** Document segment follows **

# Predicting Forect Cover Type

In this notebook, we are trying to predict the forest cover type of a land using features such a elevation, soil type, slope, etc. This is a supervised learning problem and we have a dataset readily available with training examples and the true target value. Furthermore, this is a classification type problem as for each example we are trying to classify it into one of the 7 pre-defined forest cover type.

## Requirements

This tutorial uses pyspark 3.0 API for distributed machine learning on big data.

In [1]:
# Importing necessary libraries
from pyspark.sql import SparkSession
import pyspark.sql.functions as f
import pyspark.sql.types as t
from pyspark.ml import Pipeline
from pyspark.ml.feature import VectorAssembler, VectorIndexer
from pyspark.ml.classification import RandomForestClassifier, DecisionTreeClassifier
from pyspark.ml.evaluation import MulticlassClassificationEvaluator
from pyspark.mllib.evaluation import MulticlassMetrics
from pyspark.ml.tuning import ParamGridBuilder, TrainValidationSplit
import pandas as pd
from pprint import PrettyPrinter
import os
import gc

## Spark Configuration

I am using spark in the standalone mode with single node cluster. For other configurations, see spark's documentation [here](https://spark.apache.org/docs/latest/).

** End of Document segment **
** Given information follows **

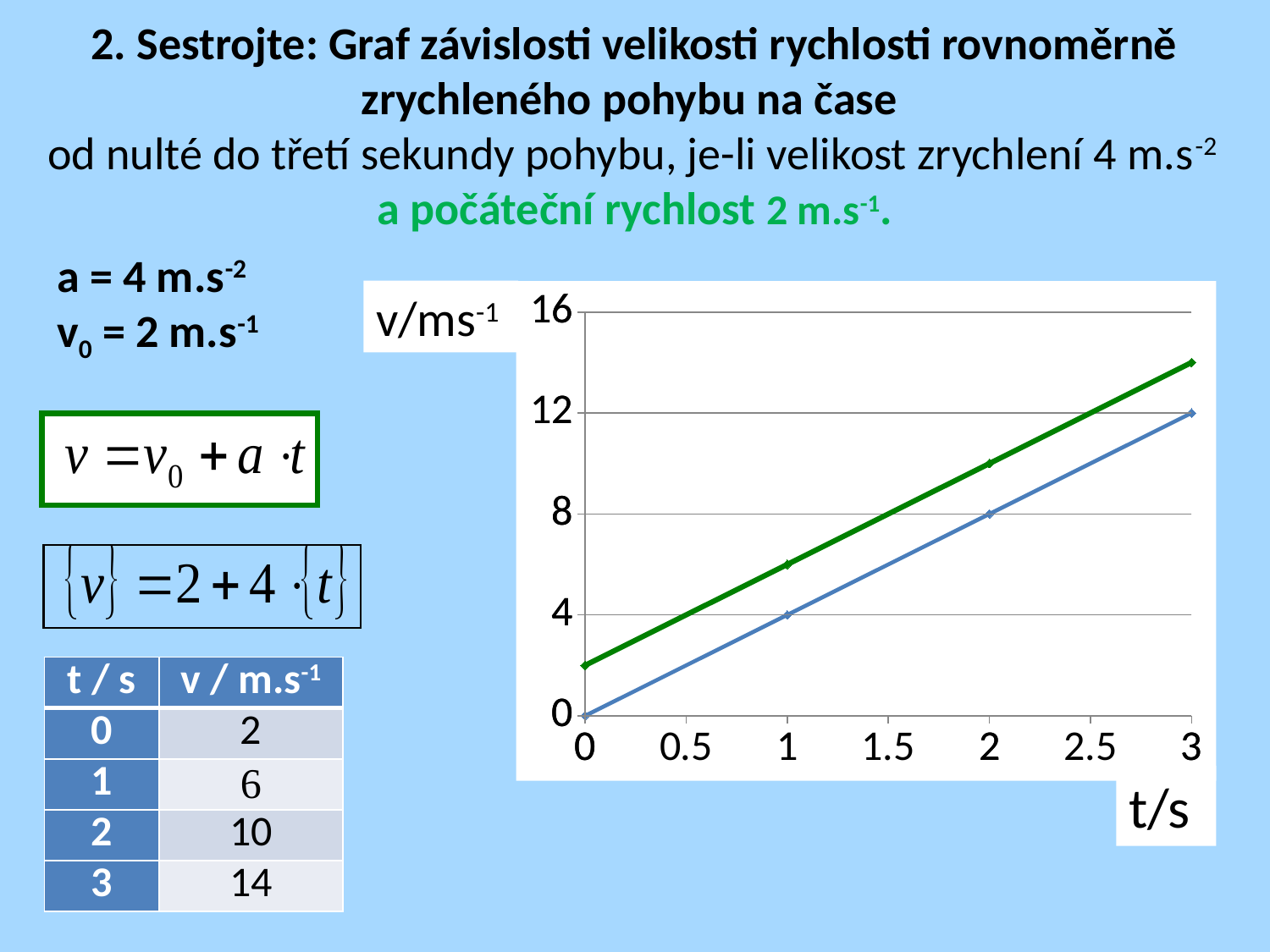
What is the value of the green line at t = 3 s? 14 Do the values of the green line rise or fall as t increases? rise What kind of chart is shown on the slide? line chart What is the difference between the green line and the blue line at t = 3 s? 2 What is the label of the vertical axis of the chart? v/ms-1 How many lines are plotted on the chart? 2 What is the value of the green line at t = 0 s? 2 What is the value of the blue line at t = 1 s? 4 Is the value of the green line at t = 2 s greater or less than 8? greater At t = 3 s, which line has the higher value, the green line or the blue line? green line What is the value of the blue line at t = 3 s? 12 What is the value of the blue line at t = 2 s? 8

** End of Given information **

Required action -> Repeat word for word the passage from the forest cover type notebook, starting with "# Predicting Forect" and going on through "forest cover type.".

Response ->
# Predicting Forect Cover Type

In this notebook, we are trying to predict the forest cover type of a land using features such a elevation, soil type, slope, etc. This is a supervised learning problem and we have a dataset readily available with training examples and the true target value. Furthermore, this is a classification type problem as for each example we are trying to classify it into one of the 7 pre-defined forest cover type.